- **WORK TO COMPLETE**: Once "Warszawa między wojnami." turns up in a line below, reproduce that line and those after it exactly, stopping after the line with "En Manuel i la seva nova paraula"; leave pictures out.

Start of AVAILABLE RECORDS

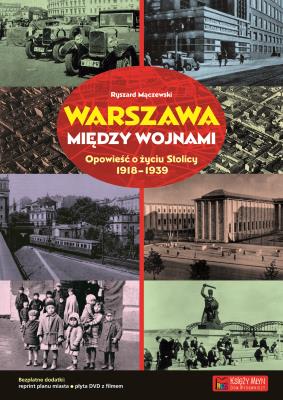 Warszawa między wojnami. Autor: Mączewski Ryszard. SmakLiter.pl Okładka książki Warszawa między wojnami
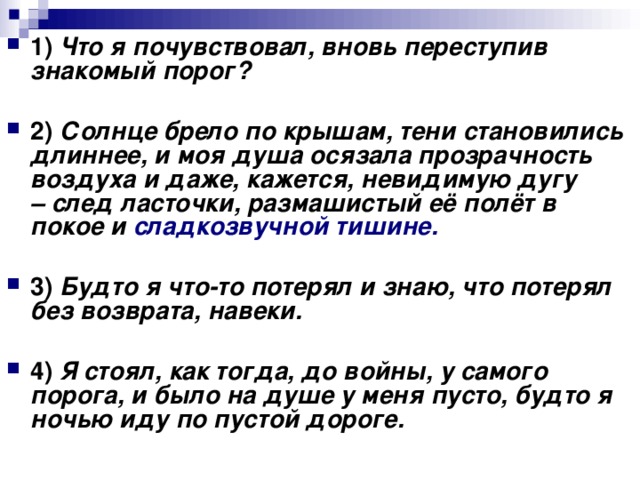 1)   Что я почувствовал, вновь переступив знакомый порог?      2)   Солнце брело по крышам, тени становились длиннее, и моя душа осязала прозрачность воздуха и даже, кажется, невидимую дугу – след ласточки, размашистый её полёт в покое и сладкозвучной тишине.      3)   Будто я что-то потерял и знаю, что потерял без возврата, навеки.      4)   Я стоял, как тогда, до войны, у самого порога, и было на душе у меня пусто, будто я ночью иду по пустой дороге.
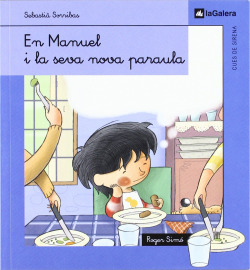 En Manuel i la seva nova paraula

End of AVAILABLE RECORDS
Start of AVAILABLE RECORDS

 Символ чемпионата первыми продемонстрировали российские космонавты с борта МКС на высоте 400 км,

End of AVAILABLE RECORDS
Start of AVAILABLE RECORDS

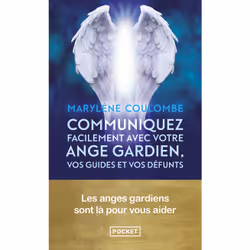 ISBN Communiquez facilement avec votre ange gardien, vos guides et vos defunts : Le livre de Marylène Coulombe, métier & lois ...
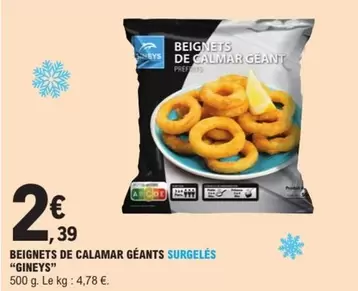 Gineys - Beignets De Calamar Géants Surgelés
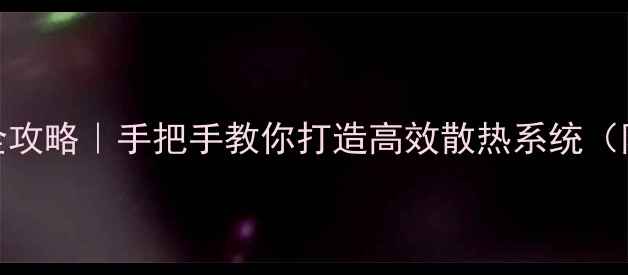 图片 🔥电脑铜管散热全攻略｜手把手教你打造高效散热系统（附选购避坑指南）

End of AVAILABLE RECORDS

- **PROBLEM SOLUTION**:
 Warszawa między wojnami. Autor: Mączewski Ryszard. SmakLiter.pl Okładka książki Warszawa między wojnami
 1)   Что я почувствовал, вновь переступив знакомый порог?      2)   Солнце брело по крышам, тени становились длиннее, и моя душа осязала прозрачность воздуха и даже, кажется, невидимую дугу – след ласточки, размашистый её полёт в покое и сладкозвучной тишине.      3)   Будто я что-то потерял и знаю, что потерял без возврата, навеки.      4)   Я стоял, как тогда, до войны, у самого порога, и было на душе у меня пусто, будто я ночью иду по пустой дороге.
 En Manuel i la seva nova paraula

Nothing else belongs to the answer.